Task brief — Repeat the lines of the listing below exactly, starting at the line that contains "Out of the options" and running through the last line, both included, and only those.

** Start of Material provided **

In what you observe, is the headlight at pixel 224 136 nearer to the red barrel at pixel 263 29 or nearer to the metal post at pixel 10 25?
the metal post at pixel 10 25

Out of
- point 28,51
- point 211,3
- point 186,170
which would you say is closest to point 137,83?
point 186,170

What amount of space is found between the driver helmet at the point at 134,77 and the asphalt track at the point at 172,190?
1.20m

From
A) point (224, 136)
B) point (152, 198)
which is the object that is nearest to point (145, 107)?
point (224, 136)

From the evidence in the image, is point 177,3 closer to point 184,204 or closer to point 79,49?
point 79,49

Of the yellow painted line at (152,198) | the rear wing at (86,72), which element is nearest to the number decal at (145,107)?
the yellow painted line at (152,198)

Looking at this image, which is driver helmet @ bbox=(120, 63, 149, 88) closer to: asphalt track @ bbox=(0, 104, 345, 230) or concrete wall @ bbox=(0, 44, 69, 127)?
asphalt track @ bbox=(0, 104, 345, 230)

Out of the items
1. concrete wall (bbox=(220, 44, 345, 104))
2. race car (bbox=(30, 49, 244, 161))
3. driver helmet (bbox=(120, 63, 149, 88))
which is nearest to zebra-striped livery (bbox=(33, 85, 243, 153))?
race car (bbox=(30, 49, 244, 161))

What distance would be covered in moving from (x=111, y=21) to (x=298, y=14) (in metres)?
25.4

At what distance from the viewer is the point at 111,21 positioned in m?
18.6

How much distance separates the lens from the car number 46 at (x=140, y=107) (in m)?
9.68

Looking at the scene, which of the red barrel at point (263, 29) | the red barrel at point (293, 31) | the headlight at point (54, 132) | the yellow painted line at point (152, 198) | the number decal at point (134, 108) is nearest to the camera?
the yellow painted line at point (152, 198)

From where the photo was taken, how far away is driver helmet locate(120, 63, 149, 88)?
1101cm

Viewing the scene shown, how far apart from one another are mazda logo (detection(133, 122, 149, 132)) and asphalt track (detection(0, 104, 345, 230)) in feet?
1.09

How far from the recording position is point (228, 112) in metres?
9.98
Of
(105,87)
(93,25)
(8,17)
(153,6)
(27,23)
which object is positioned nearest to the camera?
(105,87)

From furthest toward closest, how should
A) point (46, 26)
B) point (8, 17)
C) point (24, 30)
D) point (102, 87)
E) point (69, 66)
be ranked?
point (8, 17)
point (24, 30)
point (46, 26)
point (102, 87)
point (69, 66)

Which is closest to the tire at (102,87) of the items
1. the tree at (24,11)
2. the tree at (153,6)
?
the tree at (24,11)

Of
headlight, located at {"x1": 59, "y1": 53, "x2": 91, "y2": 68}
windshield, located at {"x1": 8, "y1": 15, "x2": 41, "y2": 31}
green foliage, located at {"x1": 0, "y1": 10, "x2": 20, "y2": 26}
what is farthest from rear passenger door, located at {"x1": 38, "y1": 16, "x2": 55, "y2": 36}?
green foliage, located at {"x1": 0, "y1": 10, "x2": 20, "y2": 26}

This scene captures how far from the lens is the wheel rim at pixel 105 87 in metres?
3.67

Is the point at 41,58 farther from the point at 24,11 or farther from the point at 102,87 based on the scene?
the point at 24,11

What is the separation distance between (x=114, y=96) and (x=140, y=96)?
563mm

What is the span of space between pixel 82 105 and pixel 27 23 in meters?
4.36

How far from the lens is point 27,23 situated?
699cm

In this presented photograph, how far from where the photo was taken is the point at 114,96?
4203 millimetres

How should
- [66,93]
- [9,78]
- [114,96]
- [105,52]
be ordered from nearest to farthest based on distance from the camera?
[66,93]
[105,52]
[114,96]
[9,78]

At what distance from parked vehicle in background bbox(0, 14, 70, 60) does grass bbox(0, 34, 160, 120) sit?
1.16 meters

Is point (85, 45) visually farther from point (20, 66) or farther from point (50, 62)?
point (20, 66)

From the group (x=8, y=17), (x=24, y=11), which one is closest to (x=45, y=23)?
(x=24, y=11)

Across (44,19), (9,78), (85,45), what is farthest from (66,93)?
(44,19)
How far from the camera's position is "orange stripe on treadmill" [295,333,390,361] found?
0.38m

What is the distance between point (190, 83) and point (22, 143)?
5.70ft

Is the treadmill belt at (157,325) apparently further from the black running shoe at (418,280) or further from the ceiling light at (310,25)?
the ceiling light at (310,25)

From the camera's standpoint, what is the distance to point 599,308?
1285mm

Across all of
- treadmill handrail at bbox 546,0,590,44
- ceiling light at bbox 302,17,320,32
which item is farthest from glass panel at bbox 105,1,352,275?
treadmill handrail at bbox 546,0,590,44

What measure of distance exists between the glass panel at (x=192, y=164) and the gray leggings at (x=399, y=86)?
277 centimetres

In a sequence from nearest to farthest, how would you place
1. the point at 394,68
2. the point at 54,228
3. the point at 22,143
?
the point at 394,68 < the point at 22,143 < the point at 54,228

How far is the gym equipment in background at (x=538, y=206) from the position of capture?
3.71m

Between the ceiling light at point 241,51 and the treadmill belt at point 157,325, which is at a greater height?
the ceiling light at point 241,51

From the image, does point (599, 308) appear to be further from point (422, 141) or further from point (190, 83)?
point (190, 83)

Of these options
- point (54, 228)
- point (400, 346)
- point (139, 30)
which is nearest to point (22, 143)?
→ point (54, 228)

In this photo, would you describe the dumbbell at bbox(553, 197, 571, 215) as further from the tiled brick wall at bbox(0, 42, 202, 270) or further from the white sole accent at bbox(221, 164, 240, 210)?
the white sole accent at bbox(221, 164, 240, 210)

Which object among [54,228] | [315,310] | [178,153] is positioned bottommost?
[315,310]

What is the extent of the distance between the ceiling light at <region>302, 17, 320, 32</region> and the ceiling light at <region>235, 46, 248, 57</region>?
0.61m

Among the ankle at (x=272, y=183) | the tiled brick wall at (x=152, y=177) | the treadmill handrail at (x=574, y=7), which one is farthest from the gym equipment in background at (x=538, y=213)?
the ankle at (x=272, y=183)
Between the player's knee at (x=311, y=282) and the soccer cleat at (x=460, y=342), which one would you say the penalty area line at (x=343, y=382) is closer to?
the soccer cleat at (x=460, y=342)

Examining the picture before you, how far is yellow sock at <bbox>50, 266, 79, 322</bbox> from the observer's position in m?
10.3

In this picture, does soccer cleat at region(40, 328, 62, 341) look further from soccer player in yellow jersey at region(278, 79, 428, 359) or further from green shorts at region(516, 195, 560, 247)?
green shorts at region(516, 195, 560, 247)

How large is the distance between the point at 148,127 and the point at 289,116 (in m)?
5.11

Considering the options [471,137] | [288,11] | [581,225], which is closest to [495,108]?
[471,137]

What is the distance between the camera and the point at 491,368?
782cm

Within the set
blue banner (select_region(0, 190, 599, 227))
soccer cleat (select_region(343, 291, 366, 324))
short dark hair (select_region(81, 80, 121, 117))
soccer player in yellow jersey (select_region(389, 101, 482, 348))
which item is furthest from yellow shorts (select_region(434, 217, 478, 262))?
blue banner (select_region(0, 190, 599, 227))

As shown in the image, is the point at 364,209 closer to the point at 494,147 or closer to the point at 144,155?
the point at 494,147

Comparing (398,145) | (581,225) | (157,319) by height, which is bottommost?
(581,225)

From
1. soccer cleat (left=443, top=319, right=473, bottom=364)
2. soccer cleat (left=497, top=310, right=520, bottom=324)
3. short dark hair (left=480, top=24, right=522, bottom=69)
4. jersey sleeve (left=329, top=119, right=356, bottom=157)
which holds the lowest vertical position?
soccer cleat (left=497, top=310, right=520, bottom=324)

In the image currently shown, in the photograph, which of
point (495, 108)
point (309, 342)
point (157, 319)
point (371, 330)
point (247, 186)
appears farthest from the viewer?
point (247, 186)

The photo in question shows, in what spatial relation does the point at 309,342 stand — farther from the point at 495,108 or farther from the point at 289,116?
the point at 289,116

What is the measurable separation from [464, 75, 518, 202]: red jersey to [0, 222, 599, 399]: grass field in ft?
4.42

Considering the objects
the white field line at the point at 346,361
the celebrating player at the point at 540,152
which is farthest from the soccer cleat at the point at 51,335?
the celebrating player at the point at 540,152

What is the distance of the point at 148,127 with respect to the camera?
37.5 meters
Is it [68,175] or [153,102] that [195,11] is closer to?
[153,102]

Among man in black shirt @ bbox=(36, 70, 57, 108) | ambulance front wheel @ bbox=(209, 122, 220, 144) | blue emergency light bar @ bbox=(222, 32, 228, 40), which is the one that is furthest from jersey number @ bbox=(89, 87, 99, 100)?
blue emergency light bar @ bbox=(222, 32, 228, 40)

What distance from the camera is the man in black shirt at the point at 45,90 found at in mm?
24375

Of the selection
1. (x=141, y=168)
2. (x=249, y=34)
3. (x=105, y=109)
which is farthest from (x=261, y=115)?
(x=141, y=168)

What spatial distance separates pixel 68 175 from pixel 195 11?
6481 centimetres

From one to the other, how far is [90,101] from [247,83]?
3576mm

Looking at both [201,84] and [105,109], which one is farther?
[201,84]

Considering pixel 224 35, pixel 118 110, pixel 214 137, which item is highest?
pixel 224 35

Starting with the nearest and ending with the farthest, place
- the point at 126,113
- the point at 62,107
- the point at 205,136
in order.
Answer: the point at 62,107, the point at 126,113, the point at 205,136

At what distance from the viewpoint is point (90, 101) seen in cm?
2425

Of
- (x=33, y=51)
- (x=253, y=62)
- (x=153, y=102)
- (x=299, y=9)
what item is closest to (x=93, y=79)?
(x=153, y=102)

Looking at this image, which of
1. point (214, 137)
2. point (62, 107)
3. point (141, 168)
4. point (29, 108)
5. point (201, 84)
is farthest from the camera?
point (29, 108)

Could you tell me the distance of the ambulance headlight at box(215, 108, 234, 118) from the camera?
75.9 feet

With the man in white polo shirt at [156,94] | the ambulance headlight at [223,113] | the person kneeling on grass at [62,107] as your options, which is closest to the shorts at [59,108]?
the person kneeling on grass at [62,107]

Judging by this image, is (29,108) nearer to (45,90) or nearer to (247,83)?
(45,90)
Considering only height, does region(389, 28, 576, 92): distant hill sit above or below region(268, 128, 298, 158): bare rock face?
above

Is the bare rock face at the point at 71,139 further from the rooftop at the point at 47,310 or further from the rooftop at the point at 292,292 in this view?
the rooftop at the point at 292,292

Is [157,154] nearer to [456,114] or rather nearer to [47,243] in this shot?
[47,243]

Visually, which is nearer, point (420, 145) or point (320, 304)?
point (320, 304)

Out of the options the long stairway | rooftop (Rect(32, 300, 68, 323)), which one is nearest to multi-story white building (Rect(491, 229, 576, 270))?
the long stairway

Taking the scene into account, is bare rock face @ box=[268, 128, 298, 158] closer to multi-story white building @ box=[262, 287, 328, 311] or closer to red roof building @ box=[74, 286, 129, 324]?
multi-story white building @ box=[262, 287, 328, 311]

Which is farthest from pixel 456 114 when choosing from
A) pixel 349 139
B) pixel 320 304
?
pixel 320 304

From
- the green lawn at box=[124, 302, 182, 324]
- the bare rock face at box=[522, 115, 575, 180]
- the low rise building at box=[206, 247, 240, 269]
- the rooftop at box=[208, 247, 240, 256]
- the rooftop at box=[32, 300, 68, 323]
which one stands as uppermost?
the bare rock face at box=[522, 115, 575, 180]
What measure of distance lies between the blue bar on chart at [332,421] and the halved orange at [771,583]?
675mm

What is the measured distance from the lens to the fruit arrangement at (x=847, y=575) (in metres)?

** End of Material provided **

Result —
Out of the options the long stairway | rooftop (Rect(32, 300, 68, 323)), which one is nearest to multi-story white building (Rect(491, 229, 576, 270))?
the long stairway

Taking the scene into account, is bare rock face @ box=[268, 128, 298, 158] closer to multi-story white building @ box=[262, 287, 328, 311] or closer to red roof building @ box=[74, 286, 129, 324]?
multi-story white building @ box=[262, 287, 328, 311]

Which is farthest from pixel 456 114 when choosing from
A) pixel 349 139
B) pixel 320 304
?
pixel 320 304

From
- the green lawn at box=[124, 302, 182, 324]
- the bare rock face at box=[522, 115, 575, 180]
- the low rise building at box=[206, 247, 240, 269]
- the rooftop at box=[208, 247, 240, 256]
- the rooftop at box=[32, 300, 68, 323]
which one stands as uppermost?
the bare rock face at box=[522, 115, 575, 180]
What measure of distance lies between the blue bar on chart at [332,421] and the halved orange at [771,583]?
675mm

What is the measured distance from the lens to the fruit arrangement at (x=847, y=575) (in metres)?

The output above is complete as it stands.